I grabbed her by the shoulders and shook. "Look me in the eye. Okay?"
She did.
"Here's the deal. You are not a lesbian. You do not have a crush on Kimberly. You will go home right now. You will cook Dad a hot, nutritious meal, and you will watch an episode of
Band of Brothers
on DVD with him, and you will enjoy that episode. And life will be just like it was a few months ago, and you will feel free and happy because of that. Okay?"
"Okay."
Mom teetered towards her car, bits of dove-grey soil trickling down the hole's edge in her wake. After she'd driven off, I remembered that she was my ride.
And so I toughened myself up and pretended Tim was a particularly well-designed gory website. I must agree that everything experts say about the Internet and violence and games is true—it
does
make you a little bit callous—the first gore makes the second gore easier. But the stench!
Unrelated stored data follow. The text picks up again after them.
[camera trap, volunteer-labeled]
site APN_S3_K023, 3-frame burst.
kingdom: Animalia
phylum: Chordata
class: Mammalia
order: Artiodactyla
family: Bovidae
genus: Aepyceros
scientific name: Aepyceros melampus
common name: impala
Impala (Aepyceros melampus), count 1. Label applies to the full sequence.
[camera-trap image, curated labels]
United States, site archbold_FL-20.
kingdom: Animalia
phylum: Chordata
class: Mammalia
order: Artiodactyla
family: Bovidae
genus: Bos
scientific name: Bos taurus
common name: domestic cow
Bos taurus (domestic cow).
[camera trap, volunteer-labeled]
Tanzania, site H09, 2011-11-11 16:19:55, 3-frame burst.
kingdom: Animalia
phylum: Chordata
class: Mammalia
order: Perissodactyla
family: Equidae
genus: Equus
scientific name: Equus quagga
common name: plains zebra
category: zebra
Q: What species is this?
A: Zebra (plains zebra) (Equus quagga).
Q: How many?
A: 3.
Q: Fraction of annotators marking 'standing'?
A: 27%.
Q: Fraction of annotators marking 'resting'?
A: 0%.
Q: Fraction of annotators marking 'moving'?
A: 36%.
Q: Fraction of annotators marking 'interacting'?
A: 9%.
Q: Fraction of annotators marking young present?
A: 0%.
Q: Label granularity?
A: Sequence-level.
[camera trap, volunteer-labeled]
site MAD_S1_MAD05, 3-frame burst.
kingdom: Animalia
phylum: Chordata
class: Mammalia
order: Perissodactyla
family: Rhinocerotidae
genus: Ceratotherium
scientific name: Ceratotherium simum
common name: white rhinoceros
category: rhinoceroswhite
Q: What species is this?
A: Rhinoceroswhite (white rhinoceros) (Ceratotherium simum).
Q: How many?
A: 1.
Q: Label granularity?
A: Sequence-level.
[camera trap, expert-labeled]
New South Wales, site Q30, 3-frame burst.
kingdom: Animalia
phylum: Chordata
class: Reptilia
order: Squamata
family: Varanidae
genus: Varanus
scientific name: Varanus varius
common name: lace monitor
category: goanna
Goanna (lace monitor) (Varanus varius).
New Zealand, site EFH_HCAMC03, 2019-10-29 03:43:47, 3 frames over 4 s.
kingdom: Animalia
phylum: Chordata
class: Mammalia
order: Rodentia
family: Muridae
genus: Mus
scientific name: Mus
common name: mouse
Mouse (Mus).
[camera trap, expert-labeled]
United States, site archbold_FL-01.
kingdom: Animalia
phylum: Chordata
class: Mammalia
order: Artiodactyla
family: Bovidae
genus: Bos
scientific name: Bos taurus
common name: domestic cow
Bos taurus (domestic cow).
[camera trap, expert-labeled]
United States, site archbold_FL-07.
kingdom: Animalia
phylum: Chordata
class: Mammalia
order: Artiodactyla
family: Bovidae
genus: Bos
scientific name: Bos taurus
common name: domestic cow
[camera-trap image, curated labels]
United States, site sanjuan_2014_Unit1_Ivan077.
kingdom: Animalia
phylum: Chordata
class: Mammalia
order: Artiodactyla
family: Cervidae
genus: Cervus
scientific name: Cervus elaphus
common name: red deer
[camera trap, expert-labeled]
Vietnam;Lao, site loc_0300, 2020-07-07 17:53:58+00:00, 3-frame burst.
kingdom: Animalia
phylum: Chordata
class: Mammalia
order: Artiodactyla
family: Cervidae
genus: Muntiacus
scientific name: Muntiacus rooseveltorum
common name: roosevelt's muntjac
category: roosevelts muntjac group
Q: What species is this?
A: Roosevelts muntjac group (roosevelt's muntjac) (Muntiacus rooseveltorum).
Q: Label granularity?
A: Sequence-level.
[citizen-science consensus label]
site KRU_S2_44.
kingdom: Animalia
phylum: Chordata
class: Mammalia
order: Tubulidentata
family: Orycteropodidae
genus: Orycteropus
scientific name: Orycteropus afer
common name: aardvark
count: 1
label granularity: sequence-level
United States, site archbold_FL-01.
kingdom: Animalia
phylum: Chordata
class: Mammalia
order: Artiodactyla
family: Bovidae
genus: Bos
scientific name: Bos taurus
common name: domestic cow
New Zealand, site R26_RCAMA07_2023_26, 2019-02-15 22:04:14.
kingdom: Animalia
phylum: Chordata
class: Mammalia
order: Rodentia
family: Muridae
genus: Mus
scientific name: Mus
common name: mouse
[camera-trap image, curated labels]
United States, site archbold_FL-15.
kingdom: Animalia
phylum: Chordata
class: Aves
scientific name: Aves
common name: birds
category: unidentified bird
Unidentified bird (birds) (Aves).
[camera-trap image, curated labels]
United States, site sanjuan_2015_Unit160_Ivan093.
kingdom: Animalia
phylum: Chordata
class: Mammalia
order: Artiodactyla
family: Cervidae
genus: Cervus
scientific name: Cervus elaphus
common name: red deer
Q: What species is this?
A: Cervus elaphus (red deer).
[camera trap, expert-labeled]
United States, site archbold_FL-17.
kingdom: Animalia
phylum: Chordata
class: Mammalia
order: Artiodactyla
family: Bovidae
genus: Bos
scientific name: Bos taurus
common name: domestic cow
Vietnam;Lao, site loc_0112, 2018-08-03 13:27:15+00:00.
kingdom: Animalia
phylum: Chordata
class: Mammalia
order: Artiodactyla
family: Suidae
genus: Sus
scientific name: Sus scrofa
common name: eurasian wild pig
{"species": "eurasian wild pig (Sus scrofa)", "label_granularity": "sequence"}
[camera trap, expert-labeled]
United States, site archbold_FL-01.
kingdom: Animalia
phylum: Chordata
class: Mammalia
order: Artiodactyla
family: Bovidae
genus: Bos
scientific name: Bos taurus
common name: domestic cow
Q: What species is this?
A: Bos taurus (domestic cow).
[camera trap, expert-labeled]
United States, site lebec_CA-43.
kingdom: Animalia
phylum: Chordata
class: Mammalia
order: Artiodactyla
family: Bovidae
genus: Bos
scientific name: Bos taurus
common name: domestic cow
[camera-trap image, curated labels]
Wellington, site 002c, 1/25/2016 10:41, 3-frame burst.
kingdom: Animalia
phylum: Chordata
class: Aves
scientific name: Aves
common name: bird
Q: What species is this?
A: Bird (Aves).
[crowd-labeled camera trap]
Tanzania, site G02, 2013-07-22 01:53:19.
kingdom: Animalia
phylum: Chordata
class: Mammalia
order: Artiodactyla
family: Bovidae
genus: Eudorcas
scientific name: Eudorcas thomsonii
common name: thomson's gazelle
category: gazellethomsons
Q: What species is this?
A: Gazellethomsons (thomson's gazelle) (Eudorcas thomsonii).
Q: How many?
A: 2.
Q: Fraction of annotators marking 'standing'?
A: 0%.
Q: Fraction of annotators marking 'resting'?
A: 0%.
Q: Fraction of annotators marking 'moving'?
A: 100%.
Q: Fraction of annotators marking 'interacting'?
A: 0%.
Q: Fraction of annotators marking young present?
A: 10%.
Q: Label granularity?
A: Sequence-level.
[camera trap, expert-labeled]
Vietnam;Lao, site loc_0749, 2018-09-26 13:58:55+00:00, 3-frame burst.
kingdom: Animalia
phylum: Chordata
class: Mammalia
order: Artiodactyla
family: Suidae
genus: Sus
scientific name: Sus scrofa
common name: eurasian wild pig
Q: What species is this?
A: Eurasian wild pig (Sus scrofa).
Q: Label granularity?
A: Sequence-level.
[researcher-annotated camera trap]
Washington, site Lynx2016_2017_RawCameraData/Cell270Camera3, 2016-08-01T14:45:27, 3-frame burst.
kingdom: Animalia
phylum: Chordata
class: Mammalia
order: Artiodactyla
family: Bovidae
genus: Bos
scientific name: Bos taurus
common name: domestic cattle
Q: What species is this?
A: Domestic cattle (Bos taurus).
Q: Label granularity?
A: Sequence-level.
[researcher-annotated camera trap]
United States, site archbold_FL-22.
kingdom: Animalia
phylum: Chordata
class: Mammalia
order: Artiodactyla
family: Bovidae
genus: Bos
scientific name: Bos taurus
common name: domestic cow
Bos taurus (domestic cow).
I retrieved Mom's key and tossed a bit of dirt back Tim's way. And then I simply sat at the hole's bottom, wondering about life, wondering about death and wondering about curious raccoons passing through the neighbourhood on their nightly rounds, snacking on Tim's remains.
And then I sat thinking about nothing.
Finally I heard a car pull up, a door slam, and someone approaching.
His face appeared above the hole, his dead eyes and his cruel mouth. Coupland. "Well, if it isn't the happy wanderer. Trying to dig your way back to China?"
"Fuck off and die."
"Temper." He was dressed like a 1960s TV father—glen plaid jacket and matching wool pants. He was holding, of all things, a pipe.
I said, "Kam's inside."
"That's nice. So, tell me, Ethan, why are you digging a hole, and why have you trashed Kam's tree fern?"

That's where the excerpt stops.